* What is asked *
Return the stored items from the line containing "Which is nearest to pixel 383 308 —" through the end of the records, copying them word for word.

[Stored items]
* * * * *

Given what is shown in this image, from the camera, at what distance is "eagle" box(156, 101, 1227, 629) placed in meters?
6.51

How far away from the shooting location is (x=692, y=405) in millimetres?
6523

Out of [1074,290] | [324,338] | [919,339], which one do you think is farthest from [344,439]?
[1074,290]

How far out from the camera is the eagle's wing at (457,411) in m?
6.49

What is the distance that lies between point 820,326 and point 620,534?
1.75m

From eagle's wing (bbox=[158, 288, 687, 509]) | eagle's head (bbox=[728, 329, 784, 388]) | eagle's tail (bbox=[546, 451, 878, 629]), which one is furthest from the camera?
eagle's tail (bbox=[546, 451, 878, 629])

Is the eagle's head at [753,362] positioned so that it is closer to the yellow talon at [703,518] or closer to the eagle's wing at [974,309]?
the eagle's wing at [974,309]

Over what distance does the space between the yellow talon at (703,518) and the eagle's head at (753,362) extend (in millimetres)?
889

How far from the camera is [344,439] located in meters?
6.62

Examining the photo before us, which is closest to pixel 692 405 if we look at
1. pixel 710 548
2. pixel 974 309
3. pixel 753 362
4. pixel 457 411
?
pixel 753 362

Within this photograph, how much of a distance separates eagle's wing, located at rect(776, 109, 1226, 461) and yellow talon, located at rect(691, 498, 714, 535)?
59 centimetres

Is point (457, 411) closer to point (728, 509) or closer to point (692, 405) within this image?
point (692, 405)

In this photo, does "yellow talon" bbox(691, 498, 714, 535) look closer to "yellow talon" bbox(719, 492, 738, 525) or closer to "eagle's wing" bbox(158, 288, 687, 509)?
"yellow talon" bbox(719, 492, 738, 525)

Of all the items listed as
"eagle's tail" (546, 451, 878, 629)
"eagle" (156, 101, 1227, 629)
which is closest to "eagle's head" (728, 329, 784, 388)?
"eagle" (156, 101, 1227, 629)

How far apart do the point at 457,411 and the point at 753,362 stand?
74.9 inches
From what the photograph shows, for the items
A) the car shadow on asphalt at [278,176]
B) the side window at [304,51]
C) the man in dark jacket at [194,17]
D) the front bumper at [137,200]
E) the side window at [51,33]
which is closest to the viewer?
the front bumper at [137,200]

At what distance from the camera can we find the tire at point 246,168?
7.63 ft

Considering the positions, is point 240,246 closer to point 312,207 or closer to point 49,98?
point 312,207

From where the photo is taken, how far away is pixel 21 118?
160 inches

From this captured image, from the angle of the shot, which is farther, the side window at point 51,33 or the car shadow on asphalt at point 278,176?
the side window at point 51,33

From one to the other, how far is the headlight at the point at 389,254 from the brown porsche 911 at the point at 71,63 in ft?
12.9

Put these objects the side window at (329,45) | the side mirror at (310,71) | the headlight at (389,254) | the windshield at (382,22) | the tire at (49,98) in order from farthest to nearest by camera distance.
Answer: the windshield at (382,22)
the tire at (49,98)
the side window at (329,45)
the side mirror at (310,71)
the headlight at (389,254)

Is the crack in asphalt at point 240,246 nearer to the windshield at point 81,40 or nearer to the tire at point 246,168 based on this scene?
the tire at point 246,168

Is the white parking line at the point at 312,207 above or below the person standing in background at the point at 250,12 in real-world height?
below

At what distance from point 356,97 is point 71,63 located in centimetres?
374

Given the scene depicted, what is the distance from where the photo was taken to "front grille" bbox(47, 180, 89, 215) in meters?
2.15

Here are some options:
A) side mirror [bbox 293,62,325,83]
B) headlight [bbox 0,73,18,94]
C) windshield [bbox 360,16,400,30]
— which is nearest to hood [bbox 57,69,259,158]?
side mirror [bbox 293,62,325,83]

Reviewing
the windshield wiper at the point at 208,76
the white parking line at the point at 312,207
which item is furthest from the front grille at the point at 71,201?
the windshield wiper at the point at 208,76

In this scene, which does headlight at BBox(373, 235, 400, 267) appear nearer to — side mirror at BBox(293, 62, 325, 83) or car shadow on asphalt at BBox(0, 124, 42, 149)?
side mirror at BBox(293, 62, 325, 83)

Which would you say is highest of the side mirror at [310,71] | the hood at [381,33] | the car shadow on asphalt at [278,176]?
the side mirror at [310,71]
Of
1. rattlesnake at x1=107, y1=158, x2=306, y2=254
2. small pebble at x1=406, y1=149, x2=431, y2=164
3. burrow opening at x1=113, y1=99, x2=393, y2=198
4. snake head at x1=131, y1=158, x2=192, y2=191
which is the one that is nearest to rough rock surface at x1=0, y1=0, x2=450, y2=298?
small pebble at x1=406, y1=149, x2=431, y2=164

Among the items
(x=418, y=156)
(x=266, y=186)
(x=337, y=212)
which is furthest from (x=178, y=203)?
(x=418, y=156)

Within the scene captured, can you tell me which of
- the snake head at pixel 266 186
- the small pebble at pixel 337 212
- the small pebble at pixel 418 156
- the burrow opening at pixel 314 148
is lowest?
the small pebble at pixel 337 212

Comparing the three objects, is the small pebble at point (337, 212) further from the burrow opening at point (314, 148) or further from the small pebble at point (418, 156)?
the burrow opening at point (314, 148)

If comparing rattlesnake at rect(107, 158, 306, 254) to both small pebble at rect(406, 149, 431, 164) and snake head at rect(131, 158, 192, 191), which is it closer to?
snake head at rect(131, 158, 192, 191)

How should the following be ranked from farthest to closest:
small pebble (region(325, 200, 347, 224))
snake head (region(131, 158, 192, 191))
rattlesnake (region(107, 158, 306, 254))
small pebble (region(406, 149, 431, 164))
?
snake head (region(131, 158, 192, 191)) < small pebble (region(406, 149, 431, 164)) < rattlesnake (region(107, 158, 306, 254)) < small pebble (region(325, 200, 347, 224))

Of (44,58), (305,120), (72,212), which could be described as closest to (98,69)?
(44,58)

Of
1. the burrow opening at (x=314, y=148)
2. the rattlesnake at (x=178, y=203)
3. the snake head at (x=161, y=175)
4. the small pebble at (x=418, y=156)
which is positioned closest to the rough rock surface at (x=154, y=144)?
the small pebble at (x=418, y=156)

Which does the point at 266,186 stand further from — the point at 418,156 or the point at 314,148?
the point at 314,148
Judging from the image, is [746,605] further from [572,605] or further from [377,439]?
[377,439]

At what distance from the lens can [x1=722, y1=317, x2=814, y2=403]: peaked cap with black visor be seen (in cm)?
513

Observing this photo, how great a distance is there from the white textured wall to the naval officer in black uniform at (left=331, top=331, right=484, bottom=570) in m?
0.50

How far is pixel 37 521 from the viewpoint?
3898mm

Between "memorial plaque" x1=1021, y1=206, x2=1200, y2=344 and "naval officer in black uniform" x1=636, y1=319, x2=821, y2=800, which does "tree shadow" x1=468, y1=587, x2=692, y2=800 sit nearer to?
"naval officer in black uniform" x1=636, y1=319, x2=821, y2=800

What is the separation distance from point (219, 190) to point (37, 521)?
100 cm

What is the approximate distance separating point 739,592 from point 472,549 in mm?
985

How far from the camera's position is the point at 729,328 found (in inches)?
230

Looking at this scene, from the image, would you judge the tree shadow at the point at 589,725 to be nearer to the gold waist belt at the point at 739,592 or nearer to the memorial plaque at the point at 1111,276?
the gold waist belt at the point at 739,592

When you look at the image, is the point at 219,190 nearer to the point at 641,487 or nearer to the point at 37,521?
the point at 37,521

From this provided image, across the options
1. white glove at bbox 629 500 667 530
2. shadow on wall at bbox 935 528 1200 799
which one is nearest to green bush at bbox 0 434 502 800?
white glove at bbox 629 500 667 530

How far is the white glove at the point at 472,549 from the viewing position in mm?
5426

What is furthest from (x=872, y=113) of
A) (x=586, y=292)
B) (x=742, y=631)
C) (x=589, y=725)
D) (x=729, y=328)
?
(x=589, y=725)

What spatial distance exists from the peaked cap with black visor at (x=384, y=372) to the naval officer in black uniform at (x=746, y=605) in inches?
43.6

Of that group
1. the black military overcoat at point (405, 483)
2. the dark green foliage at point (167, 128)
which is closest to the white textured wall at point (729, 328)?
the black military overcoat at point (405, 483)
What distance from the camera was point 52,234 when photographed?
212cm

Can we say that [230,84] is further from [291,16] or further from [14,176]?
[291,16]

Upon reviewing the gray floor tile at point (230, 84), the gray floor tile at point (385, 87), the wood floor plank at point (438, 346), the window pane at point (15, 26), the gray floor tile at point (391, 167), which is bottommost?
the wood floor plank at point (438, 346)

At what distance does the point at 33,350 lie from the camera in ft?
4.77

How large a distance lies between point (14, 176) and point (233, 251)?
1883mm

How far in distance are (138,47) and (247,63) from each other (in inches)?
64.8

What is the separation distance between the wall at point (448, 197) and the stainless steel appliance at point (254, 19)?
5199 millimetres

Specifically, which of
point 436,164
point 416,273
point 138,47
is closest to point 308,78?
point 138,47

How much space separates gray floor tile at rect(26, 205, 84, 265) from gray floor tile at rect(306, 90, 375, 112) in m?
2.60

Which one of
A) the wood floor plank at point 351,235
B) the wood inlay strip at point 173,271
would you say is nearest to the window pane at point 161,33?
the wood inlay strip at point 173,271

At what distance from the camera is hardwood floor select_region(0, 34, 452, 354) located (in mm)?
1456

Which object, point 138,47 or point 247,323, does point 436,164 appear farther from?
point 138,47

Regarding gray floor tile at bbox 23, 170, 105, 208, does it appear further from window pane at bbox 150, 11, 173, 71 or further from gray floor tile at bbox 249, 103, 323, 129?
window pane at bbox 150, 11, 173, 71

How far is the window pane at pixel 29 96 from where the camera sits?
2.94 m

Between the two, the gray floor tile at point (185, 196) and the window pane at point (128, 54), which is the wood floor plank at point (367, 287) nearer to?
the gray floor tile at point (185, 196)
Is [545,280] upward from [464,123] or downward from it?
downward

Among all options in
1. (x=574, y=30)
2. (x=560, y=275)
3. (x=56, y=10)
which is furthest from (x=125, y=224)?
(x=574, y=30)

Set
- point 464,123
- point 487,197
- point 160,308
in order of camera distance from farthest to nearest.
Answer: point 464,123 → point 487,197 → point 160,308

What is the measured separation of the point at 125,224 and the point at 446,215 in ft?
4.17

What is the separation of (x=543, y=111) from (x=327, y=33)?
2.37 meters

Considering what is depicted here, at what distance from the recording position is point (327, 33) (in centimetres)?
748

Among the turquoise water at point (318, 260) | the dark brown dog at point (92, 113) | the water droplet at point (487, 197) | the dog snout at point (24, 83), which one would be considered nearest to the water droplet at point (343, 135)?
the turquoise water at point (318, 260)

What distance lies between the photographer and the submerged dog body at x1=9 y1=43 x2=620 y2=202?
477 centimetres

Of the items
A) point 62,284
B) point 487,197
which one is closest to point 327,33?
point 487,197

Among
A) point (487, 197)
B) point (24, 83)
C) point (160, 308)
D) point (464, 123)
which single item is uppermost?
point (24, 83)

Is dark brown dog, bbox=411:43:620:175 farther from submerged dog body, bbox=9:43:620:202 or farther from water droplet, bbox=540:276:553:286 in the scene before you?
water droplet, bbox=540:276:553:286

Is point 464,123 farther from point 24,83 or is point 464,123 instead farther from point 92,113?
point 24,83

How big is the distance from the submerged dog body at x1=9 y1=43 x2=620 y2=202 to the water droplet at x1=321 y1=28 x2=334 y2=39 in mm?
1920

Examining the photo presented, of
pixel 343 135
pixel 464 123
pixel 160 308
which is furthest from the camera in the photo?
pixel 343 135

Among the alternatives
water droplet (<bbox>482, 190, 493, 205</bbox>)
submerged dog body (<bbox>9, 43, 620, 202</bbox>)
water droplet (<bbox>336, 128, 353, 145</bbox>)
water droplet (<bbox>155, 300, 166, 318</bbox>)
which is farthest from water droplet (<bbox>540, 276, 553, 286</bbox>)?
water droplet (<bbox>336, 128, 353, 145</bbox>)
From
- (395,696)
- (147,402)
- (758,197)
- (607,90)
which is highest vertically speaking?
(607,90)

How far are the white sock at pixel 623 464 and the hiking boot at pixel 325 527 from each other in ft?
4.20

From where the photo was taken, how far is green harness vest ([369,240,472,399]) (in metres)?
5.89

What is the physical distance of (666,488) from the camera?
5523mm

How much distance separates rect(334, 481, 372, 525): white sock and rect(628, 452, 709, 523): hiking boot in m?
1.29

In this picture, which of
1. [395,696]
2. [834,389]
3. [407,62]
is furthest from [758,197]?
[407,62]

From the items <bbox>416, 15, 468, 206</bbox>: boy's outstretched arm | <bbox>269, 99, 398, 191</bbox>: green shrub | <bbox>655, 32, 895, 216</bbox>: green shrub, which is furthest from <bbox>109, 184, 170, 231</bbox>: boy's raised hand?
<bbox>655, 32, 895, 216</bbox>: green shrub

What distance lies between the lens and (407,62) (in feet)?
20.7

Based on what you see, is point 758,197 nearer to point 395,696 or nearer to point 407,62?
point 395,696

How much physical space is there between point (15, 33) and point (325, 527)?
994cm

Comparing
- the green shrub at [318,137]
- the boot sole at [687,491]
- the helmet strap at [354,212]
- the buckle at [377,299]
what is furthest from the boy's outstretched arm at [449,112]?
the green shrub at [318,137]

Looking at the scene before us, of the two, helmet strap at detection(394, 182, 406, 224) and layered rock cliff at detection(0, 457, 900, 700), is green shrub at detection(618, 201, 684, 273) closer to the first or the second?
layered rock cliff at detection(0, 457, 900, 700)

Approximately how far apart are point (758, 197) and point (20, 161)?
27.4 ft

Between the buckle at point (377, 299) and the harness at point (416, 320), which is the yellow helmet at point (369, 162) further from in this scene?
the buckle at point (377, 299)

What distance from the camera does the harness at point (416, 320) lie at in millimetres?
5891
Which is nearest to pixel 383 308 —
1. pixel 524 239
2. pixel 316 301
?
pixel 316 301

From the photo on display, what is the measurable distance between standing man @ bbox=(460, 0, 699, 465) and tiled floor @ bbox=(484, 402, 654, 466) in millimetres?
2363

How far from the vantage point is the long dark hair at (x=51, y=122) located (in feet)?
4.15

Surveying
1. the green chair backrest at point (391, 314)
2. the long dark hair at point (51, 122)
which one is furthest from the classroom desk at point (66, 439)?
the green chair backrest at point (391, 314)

* * * * *

* Expected output *
Which is nearest to pixel 383 308 —
1. pixel 524 239
2. pixel 316 301
?
pixel 316 301

From the photo on display, what is the measurable distance between standing man @ bbox=(460, 0, 699, 465) and tiled floor @ bbox=(484, 402, 654, 466) in millimetres?
2363

How far from the vantage point is the long dark hair at (x=51, y=122) located (in feet)?
4.15

Surveying
1. the green chair backrest at point (391, 314)
2. the long dark hair at point (51, 122)
which one is furthest from the classroom desk at point (66, 439)?
the green chair backrest at point (391, 314)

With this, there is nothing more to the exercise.